* [Spatial question listing]
• • • • • • •

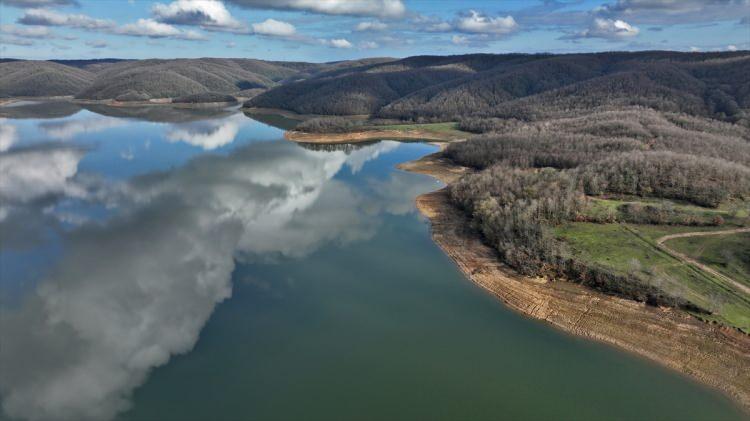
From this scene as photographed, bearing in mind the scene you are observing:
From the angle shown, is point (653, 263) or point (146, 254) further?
point (146, 254)

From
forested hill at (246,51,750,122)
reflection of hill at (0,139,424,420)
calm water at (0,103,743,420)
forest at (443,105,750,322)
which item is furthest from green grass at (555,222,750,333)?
forested hill at (246,51,750,122)

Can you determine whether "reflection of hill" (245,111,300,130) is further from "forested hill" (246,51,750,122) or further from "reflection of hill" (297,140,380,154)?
"reflection of hill" (297,140,380,154)

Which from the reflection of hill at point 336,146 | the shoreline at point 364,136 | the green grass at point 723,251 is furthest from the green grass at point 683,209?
the shoreline at point 364,136

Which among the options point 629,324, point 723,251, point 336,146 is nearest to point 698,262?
point 723,251

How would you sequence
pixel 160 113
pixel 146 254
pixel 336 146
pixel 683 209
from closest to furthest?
pixel 146 254, pixel 683 209, pixel 336 146, pixel 160 113

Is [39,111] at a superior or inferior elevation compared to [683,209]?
superior

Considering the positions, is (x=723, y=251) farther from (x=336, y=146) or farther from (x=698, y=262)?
(x=336, y=146)

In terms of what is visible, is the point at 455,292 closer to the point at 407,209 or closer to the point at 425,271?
the point at 425,271
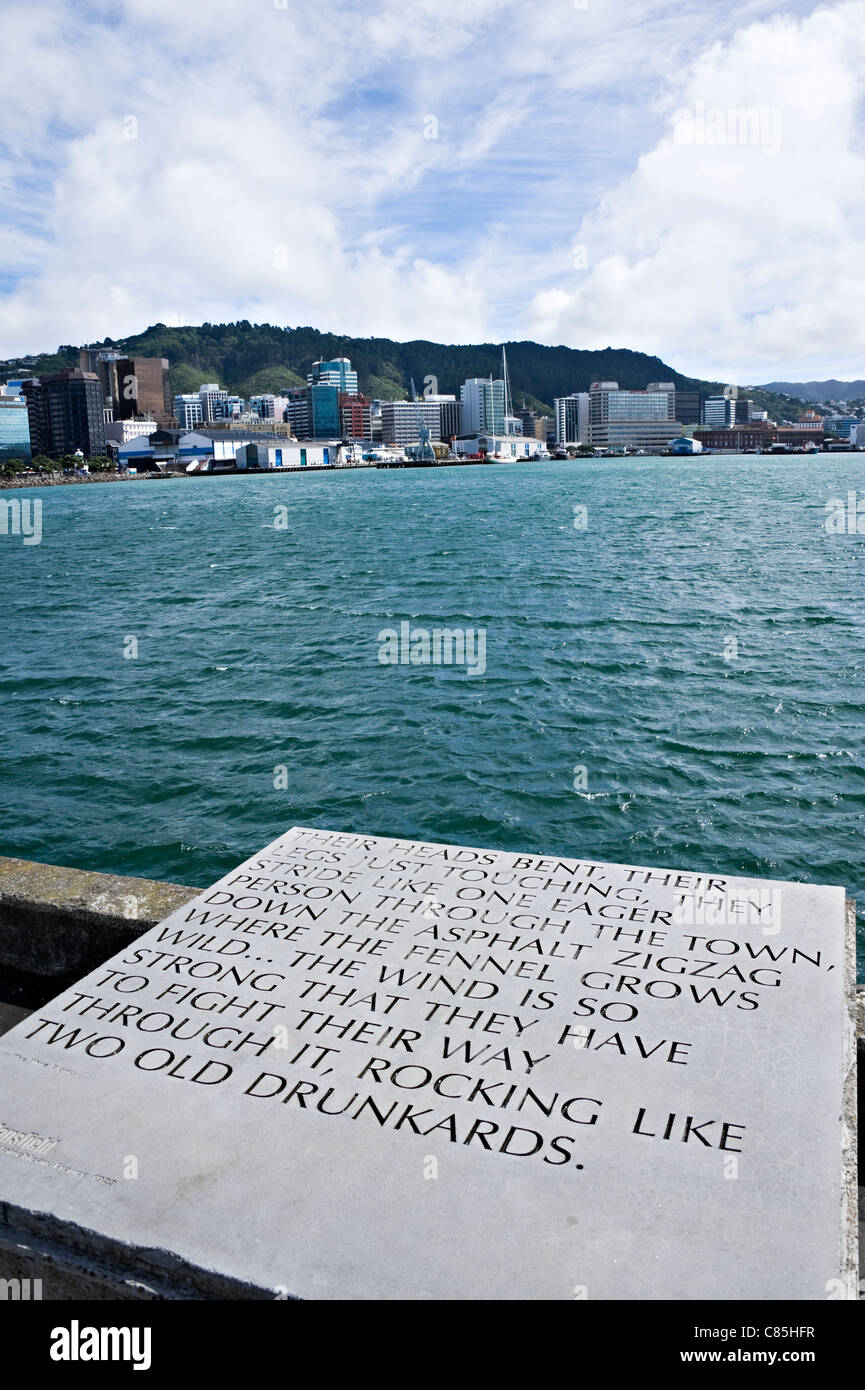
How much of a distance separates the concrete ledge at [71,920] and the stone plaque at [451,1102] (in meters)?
0.54

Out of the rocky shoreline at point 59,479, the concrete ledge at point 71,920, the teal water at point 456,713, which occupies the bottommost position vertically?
the teal water at point 456,713

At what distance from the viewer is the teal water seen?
12969mm

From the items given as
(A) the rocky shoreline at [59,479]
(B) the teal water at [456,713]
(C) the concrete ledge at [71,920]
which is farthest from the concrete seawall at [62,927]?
(A) the rocky shoreline at [59,479]

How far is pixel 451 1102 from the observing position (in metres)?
4.39

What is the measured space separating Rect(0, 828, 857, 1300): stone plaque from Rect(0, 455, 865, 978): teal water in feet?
20.3

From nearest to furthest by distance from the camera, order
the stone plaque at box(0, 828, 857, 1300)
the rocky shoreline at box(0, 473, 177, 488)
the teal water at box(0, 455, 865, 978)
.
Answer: the stone plaque at box(0, 828, 857, 1300)
the teal water at box(0, 455, 865, 978)
the rocky shoreline at box(0, 473, 177, 488)

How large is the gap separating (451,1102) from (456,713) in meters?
13.7

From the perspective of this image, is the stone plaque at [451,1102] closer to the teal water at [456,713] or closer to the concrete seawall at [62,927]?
the concrete seawall at [62,927]

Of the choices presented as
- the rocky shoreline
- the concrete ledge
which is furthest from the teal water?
the rocky shoreline

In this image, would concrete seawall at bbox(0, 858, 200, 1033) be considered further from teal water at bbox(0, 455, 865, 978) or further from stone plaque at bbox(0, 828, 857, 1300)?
teal water at bbox(0, 455, 865, 978)

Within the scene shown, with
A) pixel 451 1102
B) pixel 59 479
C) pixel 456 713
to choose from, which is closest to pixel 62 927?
pixel 451 1102

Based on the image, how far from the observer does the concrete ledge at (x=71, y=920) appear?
6527 mm

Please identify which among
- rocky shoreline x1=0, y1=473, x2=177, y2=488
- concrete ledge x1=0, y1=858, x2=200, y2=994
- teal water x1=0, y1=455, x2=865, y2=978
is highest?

• • • • • • •

* [WRITTEN INSTRUCTION] Reproduce the entire listing, changing each occurrence of "green grass" to "meadow grass" and leaving all other text unaltered. Omit the pictures from your answer.

* [FULL SOLUTION]
From this scene as photographed, bearing in mind the scene you are observing:
From the angle shown, is point (653, 263) or point (146, 254) further?
point (146, 254)

From
forested hill at (246,51,750,122)
reflection of hill at (0,139,424,420)
calm water at (0,103,743,420)
forest at (443,105,750,322)
which item is furthest from meadow grass at (555,222,750,333)?
forested hill at (246,51,750,122)

Can you determine whether "reflection of hill" (245,111,300,130) is further from "forested hill" (246,51,750,122) or further from "reflection of hill" (297,140,380,154)?
"reflection of hill" (297,140,380,154)

Which from the reflection of hill at point 336,146 | the shoreline at point 364,136 | the meadow grass at point 723,251 is furthest from the meadow grass at point 683,209?
the shoreline at point 364,136

Which among the options point 629,324, point 723,251, point 336,146 is nearest to point 698,262?
point 723,251

How would you sequence
pixel 160 113
pixel 146 254
pixel 336 146
pixel 683 209
from closest to furthest?
pixel 146 254, pixel 683 209, pixel 336 146, pixel 160 113

Is [39,111] at a superior or inferior elevation compared to [683,209]?
superior

Considering the positions, is (x=723, y=251) farther from (x=336, y=146) or farther from (x=698, y=262)?
(x=336, y=146)

In terms of what is visible, is the point at 455,292 closer to the point at 407,209 or closer to the point at 425,271?
the point at 425,271
How much of a distance separates the concrete ledge at [71,920] and the stone plaque at [451,1102] (in meters)?
0.54

Out of the rocky shoreline at point 59,479, the concrete ledge at point 71,920, the teal water at point 456,713, which occupies the bottommost position vertically?
the teal water at point 456,713

At what distance from the viewer is the teal water seen?
12969mm

From the items given as
(A) the rocky shoreline at [59,479]
(B) the teal water at [456,713]
(C) the concrete ledge at [71,920]
which is farthest from the concrete seawall at [62,927]?
(A) the rocky shoreline at [59,479]

How far is pixel 451 1102 from the observing position (in metres)?
4.39

What is the measured space separating Rect(0, 828, 857, 1300): stone plaque from Rect(0, 455, 865, 978): teal water in feet?
20.3

From nearest to furthest by distance from the camera, order
the stone plaque at box(0, 828, 857, 1300)
the rocky shoreline at box(0, 473, 177, 488)
the teal water at box(0, 455, 865, 978)
.
Answer: the stone plaque at box(0, 828, 857, 1300)
the teal water at box(0, 455, 865, 978)
the rocky shoreline at box(0, 473, 177, 488)

How large is the gap separating (451,1102) from (456,713) in meters?
13.7

From the perspective of this image, is the stone plaque at [451,1102] closer to the teal water at [456,713] or closer to the concrete seawall at [62,927]?
the concrete seawall at [62,927]

Of the choices presented as
- the rocky shoreline
- the concrete ledge
which is furthest from the teal water?
the rocky shoreline

In this image, would concrete seawall at bbox(0, 858, 200, 1033) be considered further from teal water at bbox(0, 455, 865, 978) or further from stone plaque at bbox(0, 828, 857, 1300)?
teal water at bbox(0, 455, 865, 978)

Within the scene shown, with
A) pixel 451 1102
B) pixel 59 479
C) pixel 456 713
to choose from, which is closest to pixel 62 927?
pixel 451 1102

Based on the image, how far from the observer does the concrete ledge at (x=71, y=920) appear?
6527 mm

Please identify which among
- rocky shoreline x1=0, y1=473, x2=177, y2=488
- concrete ledge x1=0, y1=858, x2=200, y2=994
- teal water x1=0, y1=455, x2=865, y2=978
is highest?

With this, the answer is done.